SG-One: A Study on One-Shot Semantic Segmentation

The paper "SG-One: Similarity Guidance Network for One-Shot Semantic Segmentation" presents a paper on the challenges and methodologies associated with one-shot image semantic segmentation. The authors delve into the demanding task of segmenting object regions in images of unseen categories by utilizing only a single annotated exemplar. The proposed approach introduces an innovative Similarity Guidance Network (SG-One) designed to efficiently handle the one-shot segmentation problem by leveraging a unified framework capable of processing both support and query images in an end-to-end manner.

In one-shot image semantic segmentation, recognizing and segmenting objects from unseen categories is notoriously difficult due to limited available data. Traditional methods relying on fully annotated datasets are often impractical due to high labeling costs. The SG-One methodology tackles this problem by introducing a novel strategy that uses a masked average pooling mechanism to extract robust object-related representative features from support images. This is followed by employing cosine similarity to structure the relationship between these guidance features and the query image's pixel features.

The authors validate their approach through extensive experiments conducted on the Pascal VOC 2012 dataset. Specifically, the SG-One model achieves a mean Intersection over Union (mIoU) score of 46.3%, demonstrating a significant improvement over baseline methods. This superior performance demonstrates the efficacy of their similarity guidance mechanism in capturing and utilizing relevant information for object segmentation in one-shot scenarios.

The SG-One methodology incorporates novel elements that distinguish it from traditionally used Siamese networks in few-shot learning contexts. It employs a single network capable of simultaneously processing both support and query images, overcoming the redundant parameter usage typical of dual-network approaches. This design choice not only minimizes the risk of overfitting but also enhances the computational efficiency of the model.

Key innovations of SG-One include:

  • Masked Average Pooling: The authors propose substituting conventional methods of input manipulation with masked average pooling, which more effectively abstracts object features by negating background influence and avoiding structural changes to network architecture.
  • Cosine Similarity for Guidance Maps: The guidance maps derived from cosine similarities between support-object features and query image features are used to direct the segmentation process, resulting in more precise target segmentation.

The paper also explores the transferability of SG-One beyond the field of single-image segmentation to scenarios involving multi-class segmentation and segmentation of video sequences—a comparison highlighting the adaptability of the model under various operational contexts. The researchers critically analyze the framework's utility against other competitive approaches and illustrate the significant gains realized through their model.

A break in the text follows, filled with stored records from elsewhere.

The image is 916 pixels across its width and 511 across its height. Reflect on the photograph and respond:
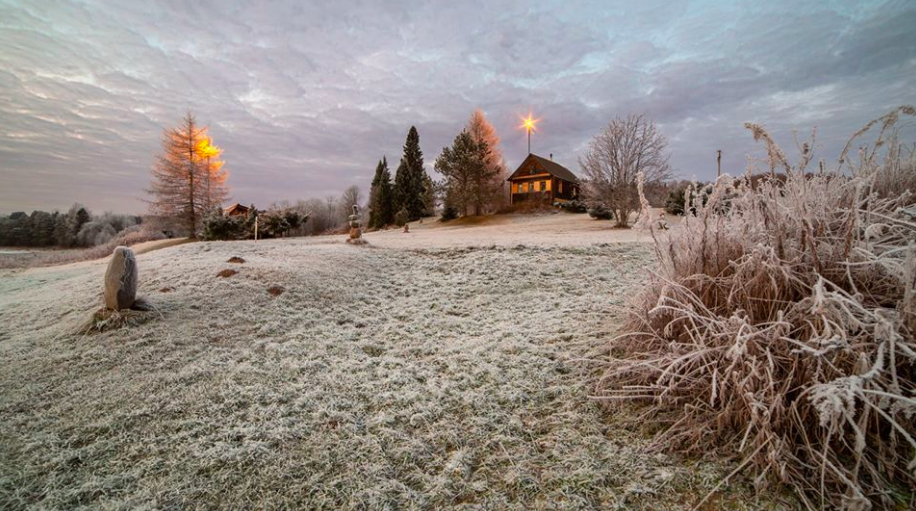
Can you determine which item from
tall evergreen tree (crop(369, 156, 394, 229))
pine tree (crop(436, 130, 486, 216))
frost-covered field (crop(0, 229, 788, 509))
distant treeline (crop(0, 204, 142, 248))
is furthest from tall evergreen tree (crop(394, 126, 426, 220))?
frost-covered field (crop(0, 229, 788, 509))

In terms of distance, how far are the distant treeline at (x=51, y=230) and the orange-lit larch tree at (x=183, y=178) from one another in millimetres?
8240

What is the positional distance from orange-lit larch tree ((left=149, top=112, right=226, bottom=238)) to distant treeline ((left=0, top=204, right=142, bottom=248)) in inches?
324

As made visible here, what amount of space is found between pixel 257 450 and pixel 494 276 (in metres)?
4.66

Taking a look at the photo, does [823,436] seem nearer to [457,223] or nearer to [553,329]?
[553,329]

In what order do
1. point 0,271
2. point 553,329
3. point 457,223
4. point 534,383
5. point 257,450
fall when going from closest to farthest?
1. point 257,450
2. point 534,383
3. point 553,329
4. point 0,271
5. point 457,223

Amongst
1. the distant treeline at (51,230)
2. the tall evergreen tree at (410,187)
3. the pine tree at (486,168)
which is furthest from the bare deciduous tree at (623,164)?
the distant treeline at (51,230)

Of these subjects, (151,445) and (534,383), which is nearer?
(151,445)

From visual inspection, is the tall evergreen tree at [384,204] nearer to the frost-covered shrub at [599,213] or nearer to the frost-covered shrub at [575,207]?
the frost-covered shrub at [575,207]

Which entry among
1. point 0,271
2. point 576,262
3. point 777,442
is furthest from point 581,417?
point 0,271

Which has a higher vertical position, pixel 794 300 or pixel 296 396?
pixel 794 300

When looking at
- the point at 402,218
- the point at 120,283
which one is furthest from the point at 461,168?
the point at 120,283

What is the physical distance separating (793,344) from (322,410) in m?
2.97

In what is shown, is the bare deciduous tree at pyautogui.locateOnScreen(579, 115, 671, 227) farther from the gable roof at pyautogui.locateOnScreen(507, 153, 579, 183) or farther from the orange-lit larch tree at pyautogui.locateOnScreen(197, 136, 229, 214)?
the orange-lit larch tree at pyautogui.locateOnScreen(197, 136, 229, 214)

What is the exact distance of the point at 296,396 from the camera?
2.91m
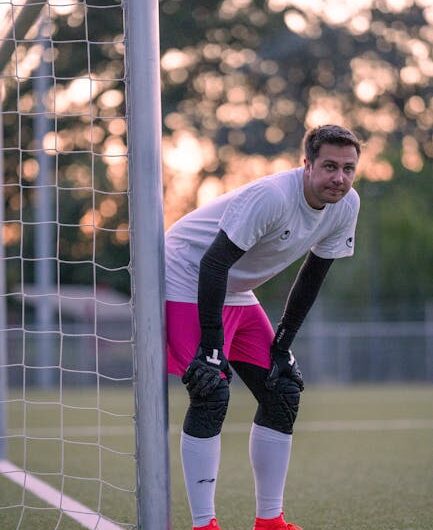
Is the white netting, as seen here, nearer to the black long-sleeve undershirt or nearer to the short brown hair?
the black long-sleeve undershirt

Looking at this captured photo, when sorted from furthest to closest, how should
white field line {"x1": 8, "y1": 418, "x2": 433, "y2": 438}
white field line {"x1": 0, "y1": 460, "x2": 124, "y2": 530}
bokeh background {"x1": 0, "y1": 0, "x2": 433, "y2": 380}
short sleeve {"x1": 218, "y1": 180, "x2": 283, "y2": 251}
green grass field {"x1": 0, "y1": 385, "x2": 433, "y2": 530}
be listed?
bokeh background {"x1": 0, "y1": 0, "x2": 433, "y2": 380}, white field line {"x1": 8, "y1": 418, "x2": 433, "y2": 438}, green grass field {"x1": 0, "y1": 385, "x2": 433, "y2": 530}, white field line {"x1": 0, "y1": 460, "x2": 124, "y2": 530}, short sleeve {"x1": 218, "y1": 180, "x2": 283, "y2": 251}

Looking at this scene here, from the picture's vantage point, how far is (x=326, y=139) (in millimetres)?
4910

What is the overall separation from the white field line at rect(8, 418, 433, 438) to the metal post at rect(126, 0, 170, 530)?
6378mm

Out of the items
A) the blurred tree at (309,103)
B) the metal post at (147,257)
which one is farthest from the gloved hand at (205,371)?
the blurred tree at (309,103)

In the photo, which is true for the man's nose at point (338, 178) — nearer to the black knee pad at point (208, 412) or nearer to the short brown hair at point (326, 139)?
the short brown hair at point (326, 139)

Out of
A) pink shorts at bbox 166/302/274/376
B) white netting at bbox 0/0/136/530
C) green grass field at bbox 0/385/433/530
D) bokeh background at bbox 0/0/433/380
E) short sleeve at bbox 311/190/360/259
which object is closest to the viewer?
pink shorts at bbox 166/302/274/376

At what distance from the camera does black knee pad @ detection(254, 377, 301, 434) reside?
17.3 feet

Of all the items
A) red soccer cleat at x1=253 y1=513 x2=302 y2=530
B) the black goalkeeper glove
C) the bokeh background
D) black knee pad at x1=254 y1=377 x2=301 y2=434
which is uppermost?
the bokeh background

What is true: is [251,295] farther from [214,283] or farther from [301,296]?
[214,283]

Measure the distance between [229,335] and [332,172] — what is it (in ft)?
2.79

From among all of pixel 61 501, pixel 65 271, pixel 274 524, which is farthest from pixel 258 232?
pixel 65 271

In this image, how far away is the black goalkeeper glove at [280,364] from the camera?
5262 millimetres

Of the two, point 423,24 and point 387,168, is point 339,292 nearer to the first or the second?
point 387,168

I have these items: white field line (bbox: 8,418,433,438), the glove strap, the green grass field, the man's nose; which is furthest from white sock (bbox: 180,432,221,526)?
white field line (bbox: 8,418,433,438)
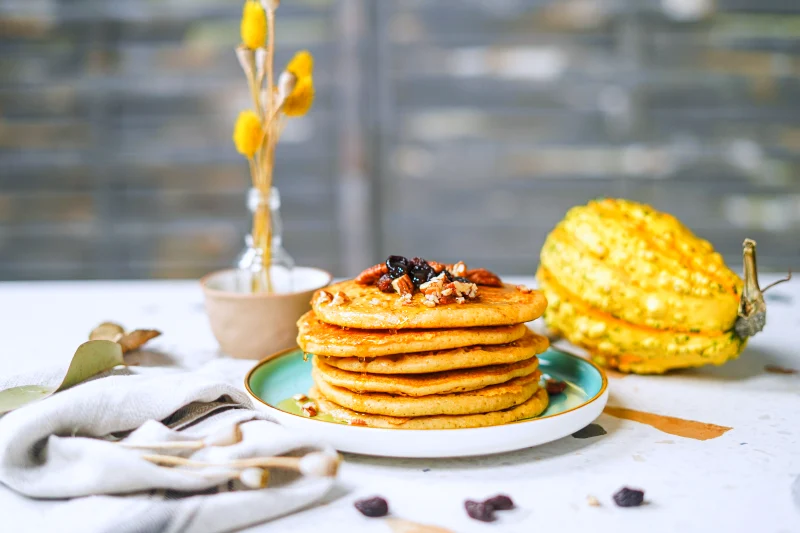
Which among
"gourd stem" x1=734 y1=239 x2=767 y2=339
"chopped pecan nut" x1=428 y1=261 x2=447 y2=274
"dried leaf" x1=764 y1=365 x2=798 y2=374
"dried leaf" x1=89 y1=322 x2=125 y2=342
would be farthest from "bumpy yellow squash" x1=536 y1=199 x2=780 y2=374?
"dried leaf" x1=89 y1=322 x2=125 y2=342

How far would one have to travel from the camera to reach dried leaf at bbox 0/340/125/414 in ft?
4.09

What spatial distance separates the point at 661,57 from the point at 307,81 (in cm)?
343

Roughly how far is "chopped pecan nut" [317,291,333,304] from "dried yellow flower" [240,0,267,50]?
572mm

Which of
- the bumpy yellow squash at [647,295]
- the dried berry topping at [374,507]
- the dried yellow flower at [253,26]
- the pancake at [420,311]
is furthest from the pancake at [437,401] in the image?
the dried yellow flower at [253,26]

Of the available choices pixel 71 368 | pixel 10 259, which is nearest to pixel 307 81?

The broader implications of this research extend towards the development of more resource-efficient and generalizable segmentation tools within AI, with tangible applications across domains where annotated datasets are scarce or impractical to obtain. The SG-One framework, by demonstrating significant improvements in mIoU scores in constrained data environments, sets a new benchmark for subsequent explorations in one-shot semantic segmentation.

In conclusion, the SG-One approach represents a meaningful contribution to the field of semantic segmentation, particularly in contexts where one-shot learning paradigms are essential. Its novel treatment of guidance feature generation and utilization positions it as a valuable reference for ongoing research in few-shot and minimal-shot learning environments. Future directions may involve expanding its applicability to other forms of image analysis and understanding the interactions between various feature extraction and guidance mechanisms for enhanced segmentation tasks.